Türkiye siyasetinde son günlerin en çok tartışılan başlığı, TBMM’de kurulan Milli Dayanışma, Kardeşlik ve Demokrasi Komisyonunun İmralı’ya gidip gitmeyeceği meselesi oldu. DEM Parti heyeti, komisyonun teröristbaşı Abdullah Öcalan ile görüşmesi gerektiğini dile getirirken, CHP kesin bir dille böyle bir ziyarete katılmayacağını açıkladı. Ancak kulislerde asıl sürpriz, bu süreci başlatan AKP ve MHP’nin de ziyarete sıcak bakmadığı yönündeki bilgiler oldu.

Bahçeli’nin Çıkışı ve Sürecin Başlangıcı

Hatırlanacağı üzere, MHP Genel Başkanı Devlet Bahçeli, Abdullah Öcalan için “örgütü lağvettiğini açıklasın” çağrısında bulunarak Meclis’e davet etme önerisini gündeme taşımıştı. Bahçeli’nin bu çıkışı, Cumhurbaşkanı Erdoğan’ın “Terörsüz Türkiye” söylemiyle destek bulmuş, akabinde PKK’nın sözde fesih açıklaması ve ardından silahların yakıldığı sembolik gösteriyle süreç hızlanmıştı.

Bu gelişmeler, kamuoyunda bir “açılım tiyatrosu” olarak yorumlanmış, Meclis’e taşınan süreç ise sekiz ayrı toplantı perdesiyle ilerlemişti.

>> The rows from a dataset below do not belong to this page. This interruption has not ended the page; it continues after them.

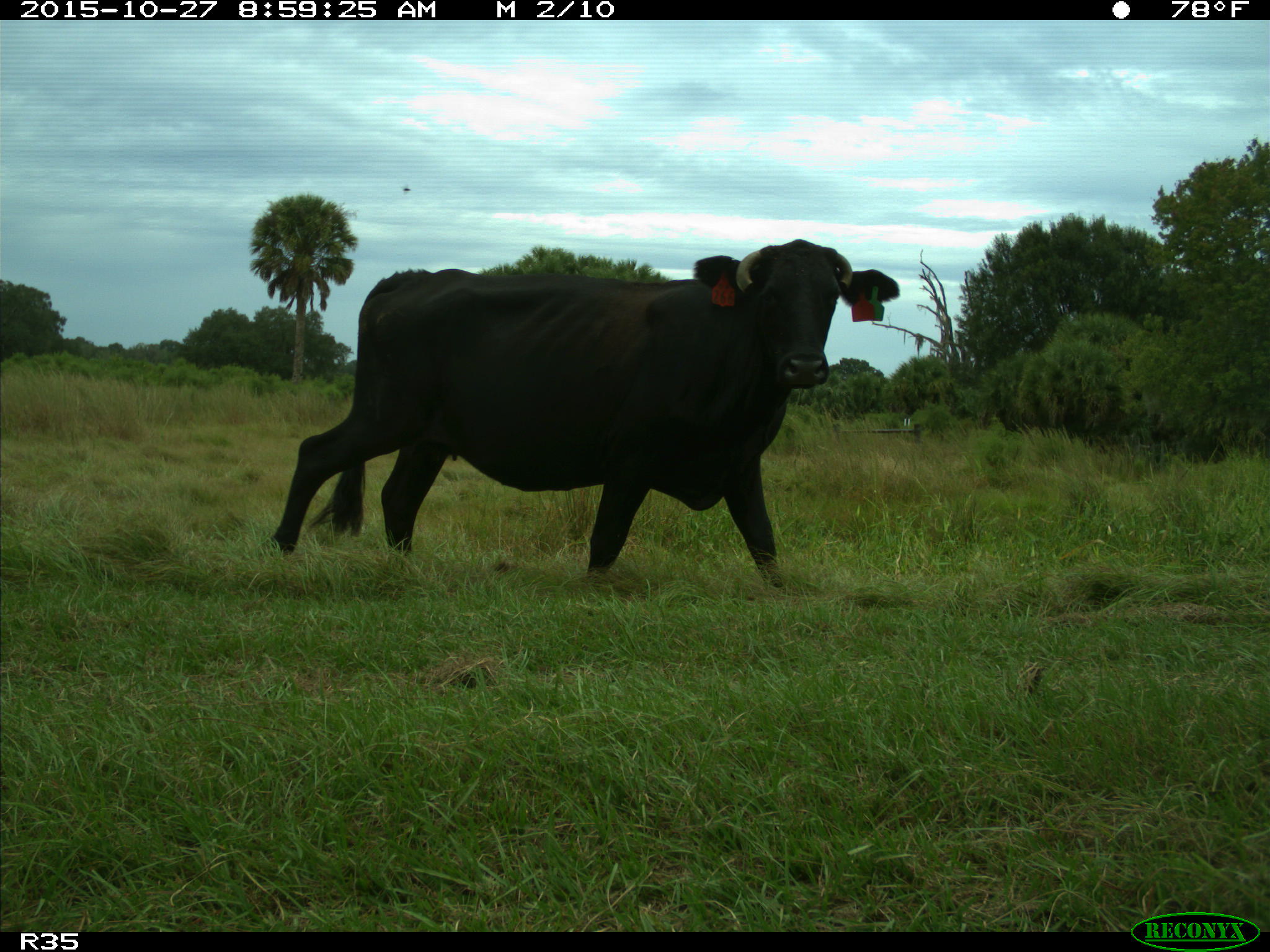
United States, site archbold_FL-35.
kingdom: Animalia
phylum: Chordata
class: Mammalia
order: Artiodactyla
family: Bovidae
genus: Bos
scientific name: Bos taurus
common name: domestic cow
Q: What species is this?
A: Bos taurus (domestic cow).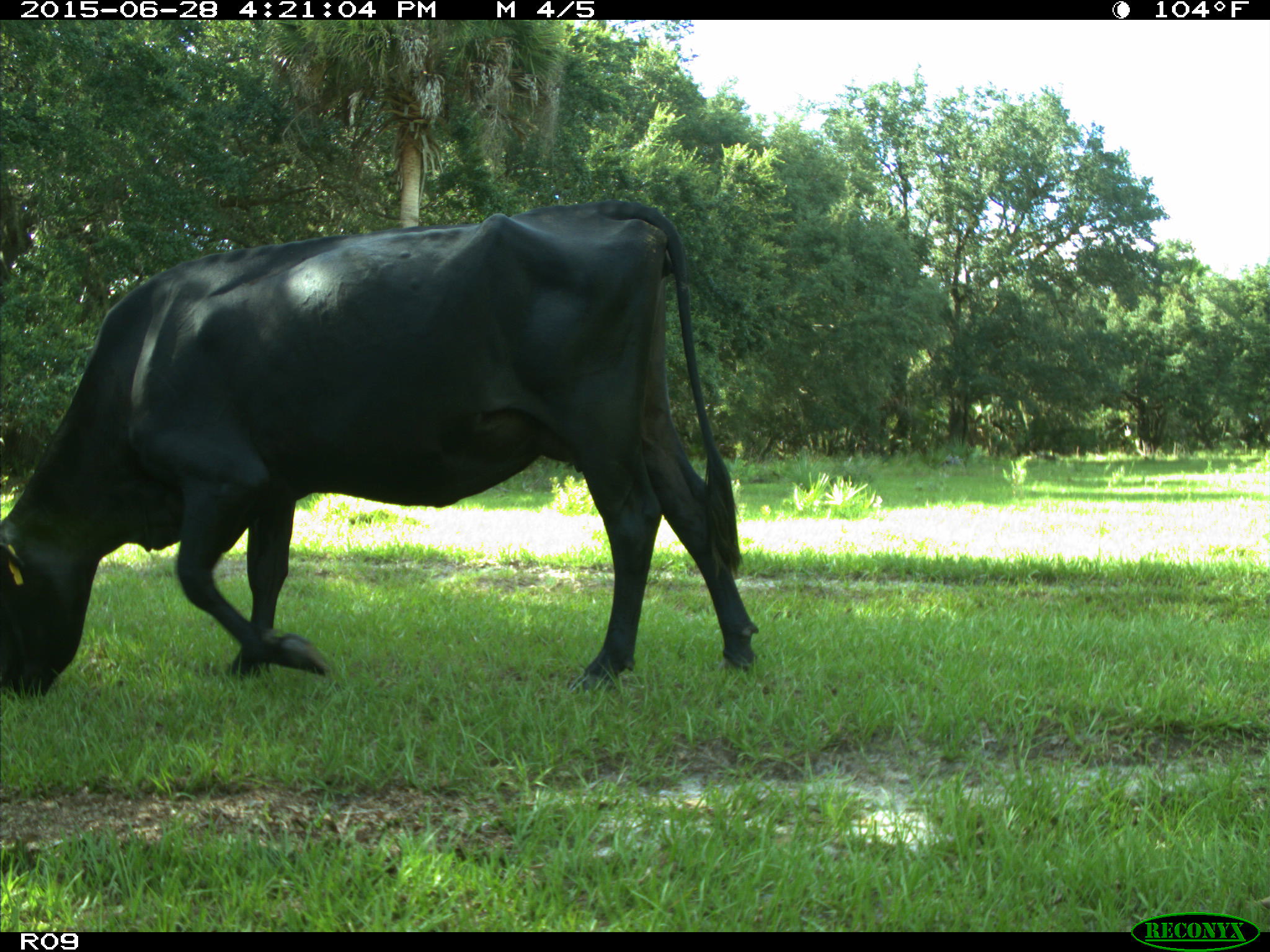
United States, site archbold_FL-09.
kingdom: Animalia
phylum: Chordata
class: Mammalia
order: Artiodactyla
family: Bovidae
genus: Bos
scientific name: Bos taurus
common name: domestic cow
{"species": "Bos taurus (domestic cow)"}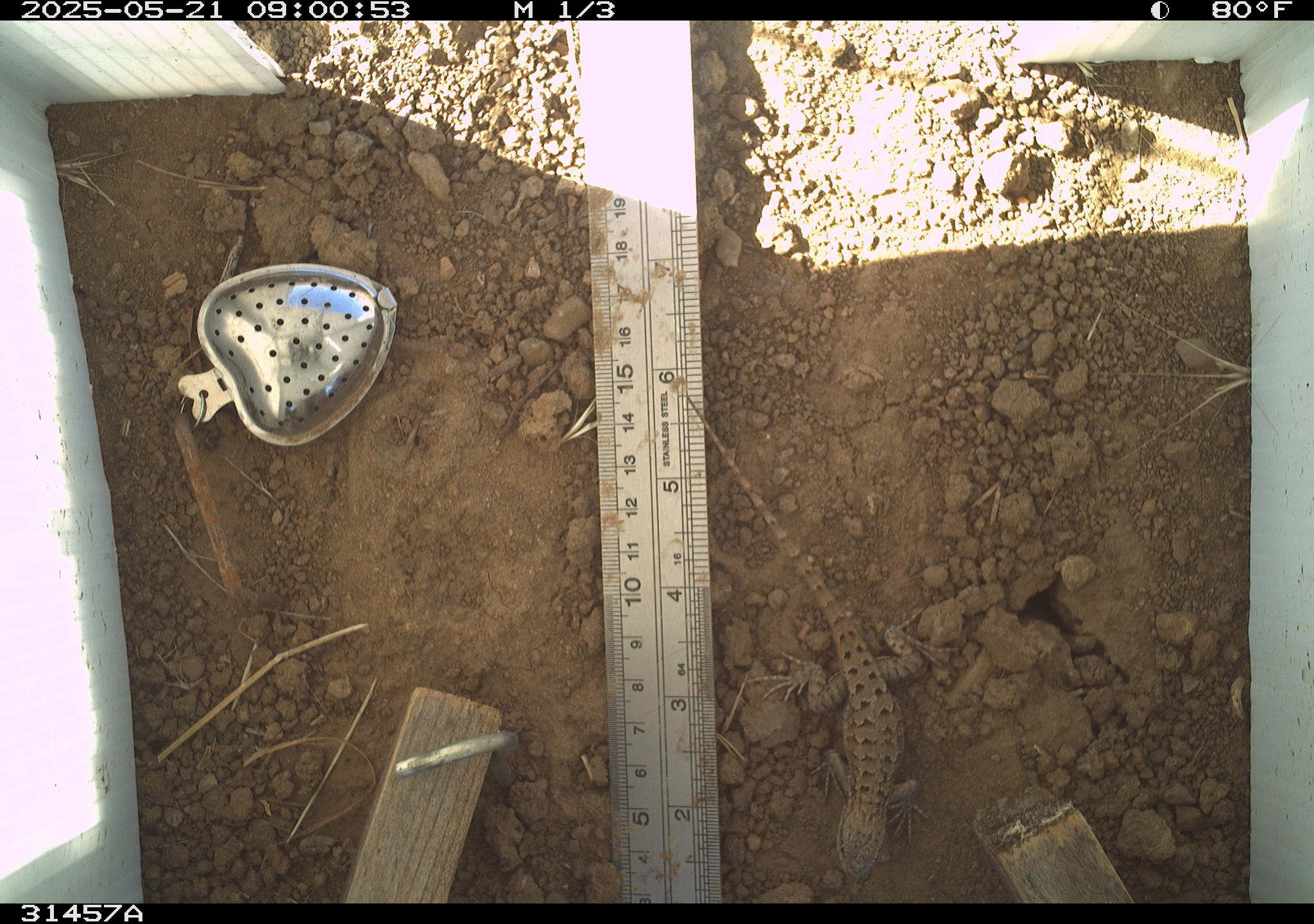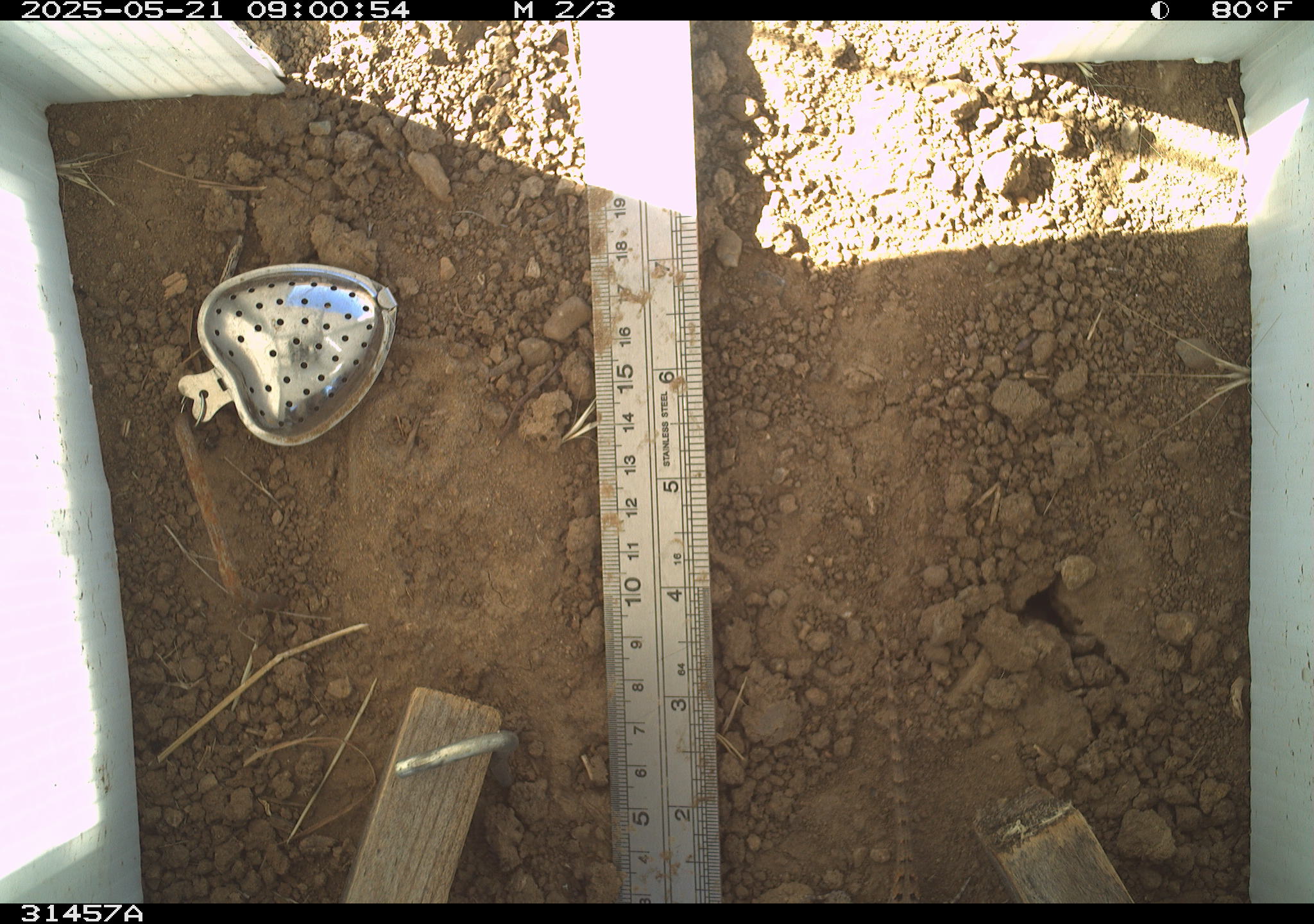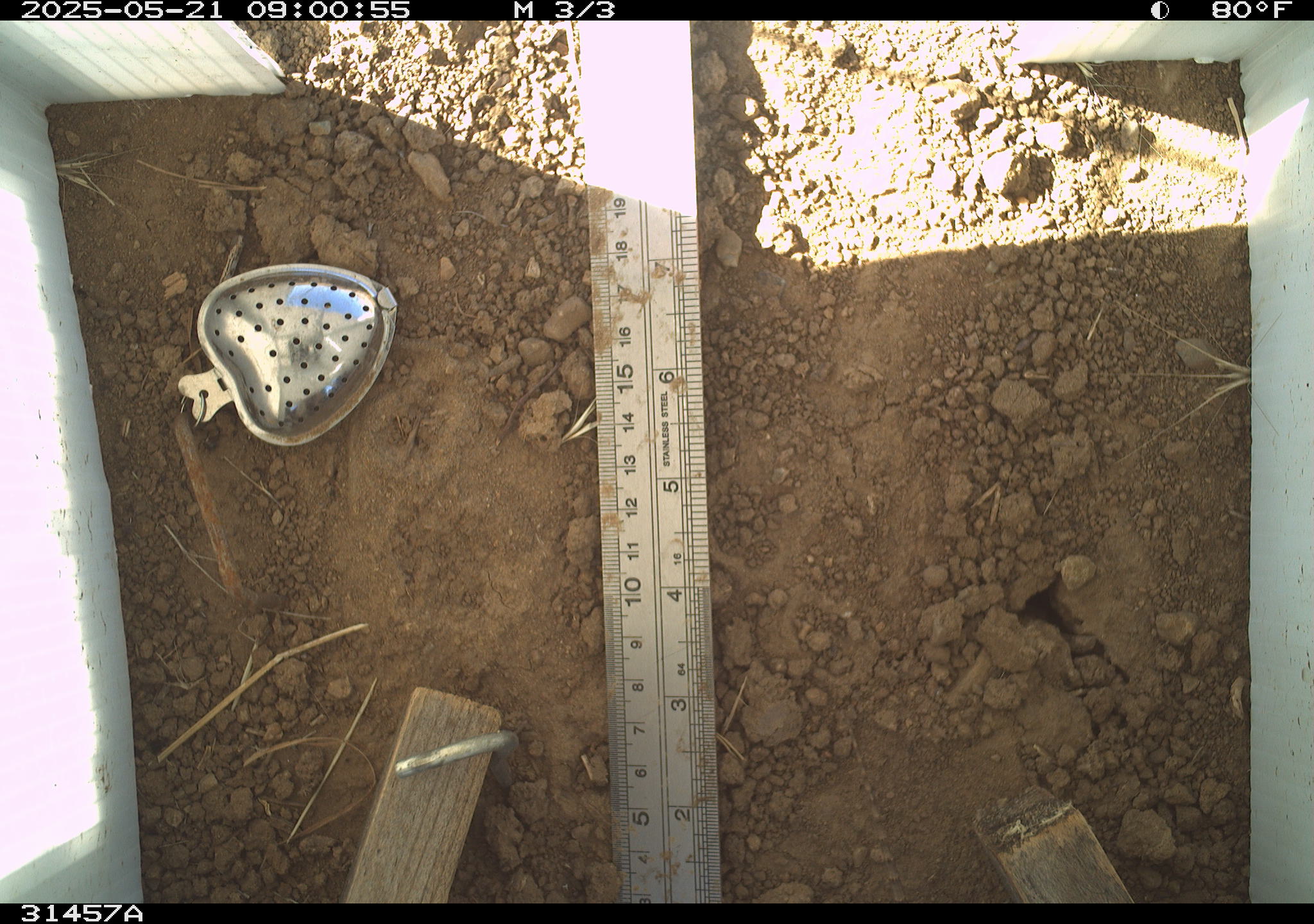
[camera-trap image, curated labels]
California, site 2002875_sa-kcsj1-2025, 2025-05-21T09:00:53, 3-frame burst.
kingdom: Animalia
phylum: Chordata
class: Reptilia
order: Squamata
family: Phrynosomatidae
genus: Sceloporus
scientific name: Sceloporus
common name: spiny lizards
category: sceloporus species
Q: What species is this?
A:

Sekiz Perdelik Meclis Süreci

İlk perde, sürecin isimlendirilmesi ve siyasi gündeme taşınmasıyla başladı.

Gizli oturumlarda MİT Başkanı İbrahim Kalın, Milli Savunma Bakanı Yaşar Güler ve Dışişleri Bakanı Hakan Fidan komisyona kritik sunumlar yaptı.

Sonraki aşamalarda şehit aileleri, sivil toplum kuruluşu temsilcileri ve akademisyenler dinlendi.

Eski Meclis başkanlarının da görüşlerini sunduğu oturumlarla süreç farklı boyutlar kazandı.

Son toplantılarda ise siyasi partiler yol haritalarını ve sürece dair şartlarını ortaya koydu.

Bu çerçevede DEM Parti, sürecin tamamlanması için komisyonun mutlaka İmralı’da Öcalan ile görüşmesi gerektiğini ileri sürdü.

AKP ve MHP’nin Tutumu Değişti

Ancak kulislerde yayılan son bilgilere göre, sürecin ilk adımlarını atan AKP ve MHP, İmralı’ya gitme önerisine mesafeli durmaya başladı. TBMM Başkanı Numan Kurtulmuş’un da kesinlikle böyle bir ziyarete katılmayacağı ifade ediliyor. Bu durum, siyasette yeni bir şaşkınlık yarattı.

CHP’nin Sert Tavrı

CHP, en başından itibaren sürece katılım gösterse de, İmralı ziyaretine kesin bir dille karşı çıktı. Parti yöneticileri, “Meclis’in görevi teröristlerle pazarlık değil, milletin birliğini korumaktır” çıkışında bulundu.

Yeni Bir Açılım Tartışması mı?

Tüm bu gelişmeler, Türkiye’de 2010’lu yıllarda yaşanan “çözüm süreci” tartışmalarını yeniden gündeme taşıdı. Ancak bu kez tablo daha karmaşık:

DEM Parti, sürecin en ileri adımını savunuyor.

CHP, kesin ret içinde.

AKP ve MHP ise sürecin başlatıcıları olmalarına rağmen ziyarete mesafeli yaklaşıyor.

Dolayısıyla, kamuoyunda “yeni bir açılım süreci” ihtimali üzerine yorumlar yapılırken, Ankara kulislerinde de “İmralı ziyareti gerçekleşecek mi, yoksa süreç burada mı tıkanacak?” sorusu öne çıkıyor.

Sonuç: Belirsiz Bir Dönemeç

Görünüşe göre Ankara siyasetinde “İmralı ziyareti” tartışması sadece bir teknik detay değil, önümüzdeki dönemde partilerin stratejilerini, toplumsal algıyı ve belki de erken seçim senaryolarını etkileyecek kadar kritik bir mesele. Şimdilik tablo karışık; ama kesin olan tek şey, bu tartışmanın siyasetin ana gündeminde kalmaya devam edeceği.